- [根据资料]
• 1. 请从关于大英帝国统治方式的文段中,原样摘录从“本文摘自约翰·达尔文:《未终”起至“文对大英帝国统治方式的介绍。”止的那一段文字。
• 2. 关于大英帝国统治方式的文段说,公众号将分三次摘录达尔文对大英帝国统治方式的介绍。这样做是为了什么?请用一到三句话回答。

- [文档节选]
+ + + + +

本文摘自约翰·达尔文:《未终结的帝国:大英帝国,一个不愿消逝的扩张梦》(冯宇、任思思译,中信出版社,2015年,第七章,第177-203页。)它概述了大英帝国的三种统治方式,分别针对三种殖民地,即移民殖民地、印度帝国和直辖殖民地。中国学界有时以“间接统治”和“善意的疏忽”概况大英帝国的统治方式,抓住了要点,但也有一概而论之嫌。英人也是在试错中摸索因地制宜之道。为帮助读者形成一个较为全面的了解,公众号将分三次摘录达尔文对大英帝国统治方式的介绍。

散落世界的广阔帝国

德国的帝国主义者弗里德里克·瑙曼(Friedrich Naumann)(1860~1919)在其于1915年出版的战时宣传册《中欧》里评论了(嫉妒地提及)“英帝国主义的非系统性特征”。他写道:“英国的‘海上帝国和殖民帝国’散乱地分布在全球各地,缺少系统性的组织方式,如同英属世界每一个部分的历史和它们被占领的过程一样……英国人的灵活性就存在于这其中:我们称之为原则,英帝国把其当作操作方式,其领导者具有天生的冷静和适应能力,以及不可动摇的自信……”

+ + + + +

- [所给数据]
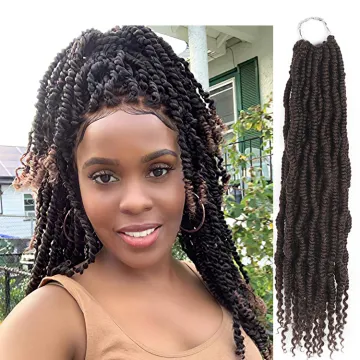 Wholesale bomb twist crochet braids hair curly ends cheap passion twist Pre looped Pre Spring Twist for Black women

+ + + + +

- [各题答案]
• 1.
本文摘自约翰·达尔文:《未终结的帝国:大英帝国,一个不愿消逝的扩张梦》(冯宇、任思思译,中信出版社,2015年,第七章,第177-203页。)它概述了大英帝国的三种统治方式,分别针对三种殖民地,即移民殖民地、印度帝国和直辖殖民地。中国学界有时以“间接统治”和“善意的疏忽”概况大英帝国的统治方式,抓住了要点,但也有一概而论之嫌。英人也是在试错中摸索因地制宜之道。为帮助读者形成一个较为全面的了解,公众号将分三次摘录达尔文对大英帝国统治方式的介绍。

• 2. 这样做是为了帮助读者对大英帝国的统治方式形成一个较为全面的了解。